Но я не умер, а умерла моя бабушка. Маруся говорила, что это Соколко ее туда утянул. Одна душа, мол, другую окликнула, вот она и ушла.
…И все мы тоже уйдем, но будет ли встреча? И где ты, Сокол, сейчас? Где ты, бабушка? Где же ты, сестренка моя, где отец? И будет ли встреча наша, соберемся ли на том берегу…
Собака лаяла торопливо, захлебываясь. И я опять погрозил кулаком — дурная, мол, ты, безмозглая, разве можно лаять на дождь… Но прошла минута — и у меня отлегло… Веселись, юноша, в юности твоей, и да вкусит сердце твое радости во дни юности твоей, и ходи по путям сердца твоего. И ты, Соседка, тоже лай, веселись, пока можно. И я улыбнулся, опять пожалел ее. Стоит сейчас, наверное, вся мокрая и взъерошенная… Но в это время раздался звонок.

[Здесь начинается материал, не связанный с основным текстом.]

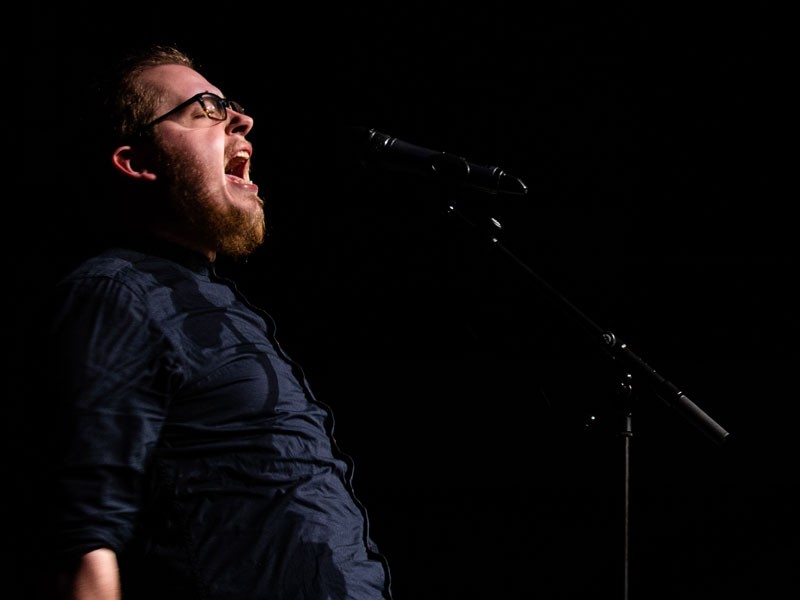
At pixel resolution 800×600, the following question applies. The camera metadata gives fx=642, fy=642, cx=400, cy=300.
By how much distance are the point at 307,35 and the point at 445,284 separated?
3.25 feet

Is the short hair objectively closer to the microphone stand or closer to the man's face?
the man's face

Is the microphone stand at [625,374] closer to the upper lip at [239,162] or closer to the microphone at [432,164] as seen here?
the microphone at [432,164]

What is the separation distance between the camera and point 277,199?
2250 millimetres

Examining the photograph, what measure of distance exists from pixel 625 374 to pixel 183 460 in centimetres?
93

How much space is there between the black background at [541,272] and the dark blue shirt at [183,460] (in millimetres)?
1147

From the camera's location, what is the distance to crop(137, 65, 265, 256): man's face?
1.28 metres

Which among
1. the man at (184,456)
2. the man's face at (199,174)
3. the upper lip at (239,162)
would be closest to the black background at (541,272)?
the upper lip at (239,162)

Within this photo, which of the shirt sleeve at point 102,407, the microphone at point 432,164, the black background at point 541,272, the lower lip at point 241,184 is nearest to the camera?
the shirt sleeve at point 102,407

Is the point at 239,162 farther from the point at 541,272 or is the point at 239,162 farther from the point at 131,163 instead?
the point at 541,272

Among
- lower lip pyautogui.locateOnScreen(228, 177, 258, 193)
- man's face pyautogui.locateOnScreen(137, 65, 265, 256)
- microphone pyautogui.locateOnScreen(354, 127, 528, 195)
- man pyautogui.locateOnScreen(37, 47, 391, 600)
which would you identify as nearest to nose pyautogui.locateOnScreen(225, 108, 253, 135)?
man's face pyautogui.locateOnScreen(137, 65, 265, 256)

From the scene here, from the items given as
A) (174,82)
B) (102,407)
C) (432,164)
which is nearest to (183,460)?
(102,407)

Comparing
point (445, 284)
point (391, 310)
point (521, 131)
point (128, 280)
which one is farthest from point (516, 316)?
point (128, 280)

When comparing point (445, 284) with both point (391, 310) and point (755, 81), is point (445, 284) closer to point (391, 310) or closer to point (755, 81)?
point (391, 310)

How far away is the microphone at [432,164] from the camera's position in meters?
1.24
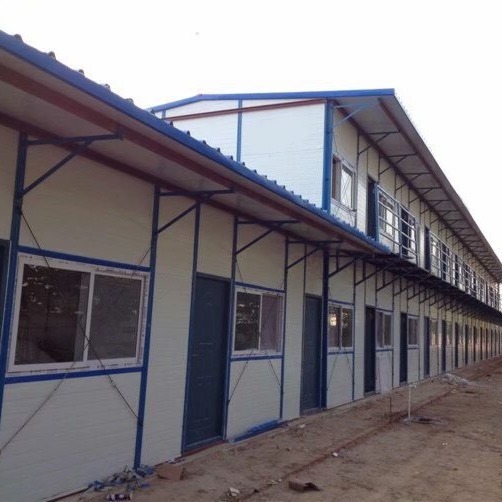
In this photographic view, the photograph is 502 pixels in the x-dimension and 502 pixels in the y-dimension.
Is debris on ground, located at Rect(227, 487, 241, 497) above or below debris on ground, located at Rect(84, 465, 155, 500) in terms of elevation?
below

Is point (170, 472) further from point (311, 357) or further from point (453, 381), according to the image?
point (453, 381)

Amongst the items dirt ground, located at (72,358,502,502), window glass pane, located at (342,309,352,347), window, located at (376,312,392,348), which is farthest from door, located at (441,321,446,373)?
dirt ground, located at (72,358,502,502)

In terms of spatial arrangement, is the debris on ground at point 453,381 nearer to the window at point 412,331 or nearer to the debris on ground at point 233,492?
the window at point 412,331

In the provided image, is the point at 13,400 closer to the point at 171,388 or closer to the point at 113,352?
the point at 113,352

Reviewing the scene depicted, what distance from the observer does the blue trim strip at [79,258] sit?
5.12 metres

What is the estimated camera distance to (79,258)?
5.66 metres

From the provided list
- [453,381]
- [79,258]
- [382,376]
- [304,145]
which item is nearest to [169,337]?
[79,258]

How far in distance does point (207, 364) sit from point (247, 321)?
1346 millimetres

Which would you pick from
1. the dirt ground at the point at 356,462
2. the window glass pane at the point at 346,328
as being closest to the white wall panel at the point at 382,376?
the dirt ground at the point at 356,462

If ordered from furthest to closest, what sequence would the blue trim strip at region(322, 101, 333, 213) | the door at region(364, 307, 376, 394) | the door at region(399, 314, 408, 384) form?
1. the door at region(399, 314, 408, 384)
2. the door at region(364, 307, 376, 394)
3. the blue trim strip at region(322, 101, 333, 213)

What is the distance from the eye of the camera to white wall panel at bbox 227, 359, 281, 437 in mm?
8633

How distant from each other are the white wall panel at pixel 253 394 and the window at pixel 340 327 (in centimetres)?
290

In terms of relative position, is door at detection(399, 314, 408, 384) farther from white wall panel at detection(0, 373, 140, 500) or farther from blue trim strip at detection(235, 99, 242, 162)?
white wall panel at detection(0, 373, 140, 500)

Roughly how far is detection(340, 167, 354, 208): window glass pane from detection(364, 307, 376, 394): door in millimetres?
3341
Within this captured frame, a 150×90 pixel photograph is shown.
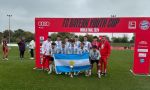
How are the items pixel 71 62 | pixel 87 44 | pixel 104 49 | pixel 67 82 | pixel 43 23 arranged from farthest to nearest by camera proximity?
1. pixel 43 23
2. pixel 71 62
3. pixel 87 44
4. pixel 104 49
5. pixel 67 82

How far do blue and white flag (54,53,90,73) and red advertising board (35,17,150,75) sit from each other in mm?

— Вот и мы. Сейчас будем лекарство пить и выздоравливать… А ты почему какой-то другой?
— Да вот Соседка расстроила. Стоит и лает часами. Из-за нее, наверное, и дождь идет.
— Из-за нее! Конечно, из-за нее! — смеется жена. И в глазах у нее что-то мелькает, что-то торопится… И все любят эти глаза…
— Ну так будем лечиться? — Глаза смеются, играют. Они так на кого-то похожи, эти глаза. И я опять вспоминаю о Соколе.
ЛЕНЬКА
Ленькина жизнь — поезда и степь. Он мог часами бродить в густом ковыле, сбивать палкой головки репейника или просто смотреть в небо, в его далекую синеву. Иногда он собирал цветы для соседской девчонки Гальки. Она была постарше его и нынче закончила уже первый класс. Галька любила очень цветы и веселые книжки. Но больше всего любила ходить в кино и копаться на огороде. Но что огород, это не степь — нет простора. И Ленька никогда бы не променял степь на морковные грядки. А вот Галька не понимала… Но все равно она нравилась Леньке. Вот к ней он и заявлялся с букетом и оставлял цветы на крыльце или где-то на видном месте. Отдавать букет прямо в руки Ленька стеснялся. Да и зачем — Галька все равно находила подарок. Она всегда прижимала цветы к лицу, а глаза ее смеялись лукаво. Но Ленька этого никогда не видел. А если бы видел, то просто бы сгорел со стыда, ведь Галька — девчонка… А к ним нужно особое отношение.
Цветы Ленька рвал далеко от дома. Да и цветы часто были только предлогом убежать лишний раз в ковыли, затеряться… А вечерами степь еще лучше, роднее. Разливаются по ней тихие сумерки, и травы пахнут так же тихо, протяжно. Затем солнце медленно тянется к горизонту — и вдруг куда-то сразу ныряет, и теперь уж совсем тихо вокруг и почему-то печально.